— BEGIN —

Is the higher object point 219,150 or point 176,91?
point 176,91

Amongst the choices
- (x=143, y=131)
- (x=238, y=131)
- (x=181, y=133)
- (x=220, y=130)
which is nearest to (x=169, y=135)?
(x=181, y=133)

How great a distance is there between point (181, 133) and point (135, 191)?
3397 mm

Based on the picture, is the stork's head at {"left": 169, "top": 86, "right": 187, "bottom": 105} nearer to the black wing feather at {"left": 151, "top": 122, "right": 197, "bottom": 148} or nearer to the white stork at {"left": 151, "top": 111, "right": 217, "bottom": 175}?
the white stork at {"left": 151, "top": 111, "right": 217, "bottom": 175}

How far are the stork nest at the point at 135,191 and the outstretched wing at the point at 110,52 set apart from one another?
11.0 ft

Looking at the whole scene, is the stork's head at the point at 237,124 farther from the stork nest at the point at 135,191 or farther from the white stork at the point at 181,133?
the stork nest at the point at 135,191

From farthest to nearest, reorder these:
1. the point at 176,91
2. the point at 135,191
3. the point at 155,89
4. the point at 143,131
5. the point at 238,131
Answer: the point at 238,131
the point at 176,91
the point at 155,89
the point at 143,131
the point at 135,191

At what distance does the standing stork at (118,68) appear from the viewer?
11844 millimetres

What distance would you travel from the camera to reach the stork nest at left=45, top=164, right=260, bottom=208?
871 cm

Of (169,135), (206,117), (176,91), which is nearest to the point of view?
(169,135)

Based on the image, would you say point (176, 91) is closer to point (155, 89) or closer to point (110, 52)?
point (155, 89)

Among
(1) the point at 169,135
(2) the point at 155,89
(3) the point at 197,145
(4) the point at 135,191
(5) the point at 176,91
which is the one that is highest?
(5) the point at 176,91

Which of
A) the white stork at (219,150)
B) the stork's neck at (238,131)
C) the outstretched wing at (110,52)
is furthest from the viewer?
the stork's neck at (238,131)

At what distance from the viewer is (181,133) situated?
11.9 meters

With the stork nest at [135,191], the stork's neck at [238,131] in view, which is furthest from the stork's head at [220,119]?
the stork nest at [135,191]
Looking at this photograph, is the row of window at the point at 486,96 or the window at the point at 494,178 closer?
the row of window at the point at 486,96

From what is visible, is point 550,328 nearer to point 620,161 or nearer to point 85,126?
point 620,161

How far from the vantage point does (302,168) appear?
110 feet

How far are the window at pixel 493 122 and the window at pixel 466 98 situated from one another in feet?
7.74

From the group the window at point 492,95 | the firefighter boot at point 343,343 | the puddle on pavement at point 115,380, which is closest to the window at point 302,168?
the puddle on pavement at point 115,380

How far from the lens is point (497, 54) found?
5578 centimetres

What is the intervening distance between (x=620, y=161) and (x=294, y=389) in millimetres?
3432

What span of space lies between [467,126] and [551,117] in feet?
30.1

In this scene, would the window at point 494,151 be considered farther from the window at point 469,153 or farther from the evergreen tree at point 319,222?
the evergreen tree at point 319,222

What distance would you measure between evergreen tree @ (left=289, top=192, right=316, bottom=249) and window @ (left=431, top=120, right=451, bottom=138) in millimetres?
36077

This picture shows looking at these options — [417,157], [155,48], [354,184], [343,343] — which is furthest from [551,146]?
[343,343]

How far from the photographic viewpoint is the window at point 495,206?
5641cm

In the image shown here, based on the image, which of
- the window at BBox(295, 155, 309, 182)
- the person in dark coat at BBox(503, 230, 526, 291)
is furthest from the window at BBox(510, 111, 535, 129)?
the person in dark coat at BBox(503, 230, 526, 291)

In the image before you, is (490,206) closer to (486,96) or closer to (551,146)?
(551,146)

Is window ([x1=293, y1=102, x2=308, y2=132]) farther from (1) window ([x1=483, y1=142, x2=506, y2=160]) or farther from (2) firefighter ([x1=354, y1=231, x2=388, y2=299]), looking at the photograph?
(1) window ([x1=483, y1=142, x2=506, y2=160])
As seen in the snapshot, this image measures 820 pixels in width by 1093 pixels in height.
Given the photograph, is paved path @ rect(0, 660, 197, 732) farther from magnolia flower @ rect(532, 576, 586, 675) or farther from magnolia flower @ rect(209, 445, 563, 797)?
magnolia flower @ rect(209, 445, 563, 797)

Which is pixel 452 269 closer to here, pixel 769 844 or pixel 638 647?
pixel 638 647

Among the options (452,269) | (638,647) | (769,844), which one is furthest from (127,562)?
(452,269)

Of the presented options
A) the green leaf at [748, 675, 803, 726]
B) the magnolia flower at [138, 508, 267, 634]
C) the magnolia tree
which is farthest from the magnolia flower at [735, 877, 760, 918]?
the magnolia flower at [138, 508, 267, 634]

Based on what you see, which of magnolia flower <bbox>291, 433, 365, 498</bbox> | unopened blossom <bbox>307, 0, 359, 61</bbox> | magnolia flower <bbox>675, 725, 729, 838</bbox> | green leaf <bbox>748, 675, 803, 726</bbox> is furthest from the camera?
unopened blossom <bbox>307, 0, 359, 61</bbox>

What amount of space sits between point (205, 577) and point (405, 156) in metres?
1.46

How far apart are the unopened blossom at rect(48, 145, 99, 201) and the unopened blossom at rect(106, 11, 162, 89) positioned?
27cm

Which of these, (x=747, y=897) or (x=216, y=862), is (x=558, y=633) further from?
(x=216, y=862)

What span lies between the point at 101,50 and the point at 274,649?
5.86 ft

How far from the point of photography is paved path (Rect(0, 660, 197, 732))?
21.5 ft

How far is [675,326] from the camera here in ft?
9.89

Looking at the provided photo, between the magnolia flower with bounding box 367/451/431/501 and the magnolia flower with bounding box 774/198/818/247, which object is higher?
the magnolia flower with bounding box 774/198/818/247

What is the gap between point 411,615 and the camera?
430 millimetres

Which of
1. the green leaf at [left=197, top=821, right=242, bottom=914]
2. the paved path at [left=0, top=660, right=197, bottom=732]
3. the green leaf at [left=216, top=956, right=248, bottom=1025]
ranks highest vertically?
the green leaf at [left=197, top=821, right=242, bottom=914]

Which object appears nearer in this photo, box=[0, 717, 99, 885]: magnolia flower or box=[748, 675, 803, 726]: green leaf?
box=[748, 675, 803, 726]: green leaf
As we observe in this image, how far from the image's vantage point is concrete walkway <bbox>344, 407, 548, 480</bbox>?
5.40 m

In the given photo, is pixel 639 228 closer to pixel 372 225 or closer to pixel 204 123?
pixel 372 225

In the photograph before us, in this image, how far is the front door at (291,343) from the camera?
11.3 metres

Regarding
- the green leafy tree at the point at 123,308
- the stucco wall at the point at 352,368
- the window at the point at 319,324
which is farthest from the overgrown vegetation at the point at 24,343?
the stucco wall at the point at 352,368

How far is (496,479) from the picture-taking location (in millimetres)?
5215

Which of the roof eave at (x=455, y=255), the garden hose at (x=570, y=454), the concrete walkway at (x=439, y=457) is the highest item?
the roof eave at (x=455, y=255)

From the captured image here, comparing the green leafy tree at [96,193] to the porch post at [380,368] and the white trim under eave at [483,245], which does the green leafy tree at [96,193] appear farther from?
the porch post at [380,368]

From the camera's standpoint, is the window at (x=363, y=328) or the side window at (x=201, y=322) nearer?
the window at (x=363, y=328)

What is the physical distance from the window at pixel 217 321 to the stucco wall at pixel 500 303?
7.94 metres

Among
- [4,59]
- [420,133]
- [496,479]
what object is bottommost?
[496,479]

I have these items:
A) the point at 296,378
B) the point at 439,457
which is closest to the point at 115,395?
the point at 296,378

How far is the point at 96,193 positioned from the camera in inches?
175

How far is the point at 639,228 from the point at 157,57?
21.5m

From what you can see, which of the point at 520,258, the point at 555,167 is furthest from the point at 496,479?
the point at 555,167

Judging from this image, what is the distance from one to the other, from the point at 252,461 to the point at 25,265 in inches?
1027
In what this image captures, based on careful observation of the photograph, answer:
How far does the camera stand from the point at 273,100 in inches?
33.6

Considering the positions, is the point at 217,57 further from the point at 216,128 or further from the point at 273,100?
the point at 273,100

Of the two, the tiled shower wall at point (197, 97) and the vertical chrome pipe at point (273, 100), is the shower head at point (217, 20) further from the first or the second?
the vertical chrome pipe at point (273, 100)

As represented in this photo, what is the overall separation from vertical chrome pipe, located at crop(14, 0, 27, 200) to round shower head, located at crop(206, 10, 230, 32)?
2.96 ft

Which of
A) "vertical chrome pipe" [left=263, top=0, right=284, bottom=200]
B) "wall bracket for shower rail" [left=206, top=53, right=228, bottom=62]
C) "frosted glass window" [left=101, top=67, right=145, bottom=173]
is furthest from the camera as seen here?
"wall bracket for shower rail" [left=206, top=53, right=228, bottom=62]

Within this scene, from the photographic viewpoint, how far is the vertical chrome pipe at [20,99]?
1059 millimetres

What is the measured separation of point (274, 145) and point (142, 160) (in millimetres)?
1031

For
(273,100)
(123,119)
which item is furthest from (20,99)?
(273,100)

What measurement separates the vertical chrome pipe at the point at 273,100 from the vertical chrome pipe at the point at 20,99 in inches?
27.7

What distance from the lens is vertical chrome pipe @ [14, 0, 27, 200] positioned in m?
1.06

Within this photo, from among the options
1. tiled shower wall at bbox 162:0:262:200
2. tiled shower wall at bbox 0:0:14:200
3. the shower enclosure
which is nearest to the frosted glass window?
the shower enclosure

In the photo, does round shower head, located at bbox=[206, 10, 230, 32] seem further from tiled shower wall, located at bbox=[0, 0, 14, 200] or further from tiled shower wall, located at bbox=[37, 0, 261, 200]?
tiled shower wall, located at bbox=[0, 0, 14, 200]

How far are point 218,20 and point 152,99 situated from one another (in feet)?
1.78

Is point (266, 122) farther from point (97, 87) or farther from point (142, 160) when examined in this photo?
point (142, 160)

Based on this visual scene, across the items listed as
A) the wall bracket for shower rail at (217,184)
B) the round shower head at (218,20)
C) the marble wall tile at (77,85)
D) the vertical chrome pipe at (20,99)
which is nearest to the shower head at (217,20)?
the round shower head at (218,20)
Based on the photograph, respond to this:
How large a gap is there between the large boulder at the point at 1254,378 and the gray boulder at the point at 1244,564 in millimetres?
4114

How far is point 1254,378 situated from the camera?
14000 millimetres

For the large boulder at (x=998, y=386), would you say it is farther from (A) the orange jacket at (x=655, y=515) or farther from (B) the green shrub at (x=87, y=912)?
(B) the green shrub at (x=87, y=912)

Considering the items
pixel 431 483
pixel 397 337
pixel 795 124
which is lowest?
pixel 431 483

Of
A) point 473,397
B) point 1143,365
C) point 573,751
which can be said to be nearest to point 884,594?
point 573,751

— END —

Can you write out the lines again, starting at the line that contains "Which is pixel" and ending at the line that contains "430 millimetres", with "green leaf" changed to "fresh leaf" and everything else left the same?

Which is pixel 452 269 closer to here, pixel 769 844 or pixel 638 647?
pixel 638 647

Among the options (452,269) | (638,647) | (769,844), which one is furthest from (127,562)?
(452,269)

Of the presented options
A) the fresh leaf at [748, 675, 803, 726]
B) the magnolia flower at [138, 508, 267, 634]
C) the magnolia tree
which is farthest from the magnolia flower at [735, 877, 760, 918]?
the magnolia flower at [138, 508, 267, 634]

Based on what you see, which of magnolia flower <bbox>291, 433, 365, 498</bbox> | unopened blossom <bbox>307, 0, 359, 61</bbox> | magnolia flower <bbox>675, 725, 729, 838</bbox> | fresh leaf <bbox>748, 675, 803, 726</bbox> is furthest from the camera?
unopened blossom <bbox>307, 0, 359, 61</bbox>

What amount of space sits between point (205, 577) and point (405, 156) in metres?
1.46

How far apart are the unopened blossom at rect(48, 145, 99, 201) and the unopened blossom at rect(106, 11, 162, 89) positioned?
27cm

Which of these, (x=747, y=897) or (x=216, y=862), is (x=558, y=633) further from?
(x=216, y=862)

What span lies between the point at 101,50 and the point at 274,649?
5.86 ft

How far from the point of photography is paved path (Rect(0, 660, 197, 732))?
21.5 ft

How far is [675,326] from the camera here in ft?
9.89

Looking at the provided photo, between the magnolia flower with bounding box 367/451/431/501 and the magnolia flower with bounding box 774/198/818/247, which object is higher?
the magnolia flower with bounding box 774/198/818/247

What is the gap between point 411,615 and the camera?
430 millimetres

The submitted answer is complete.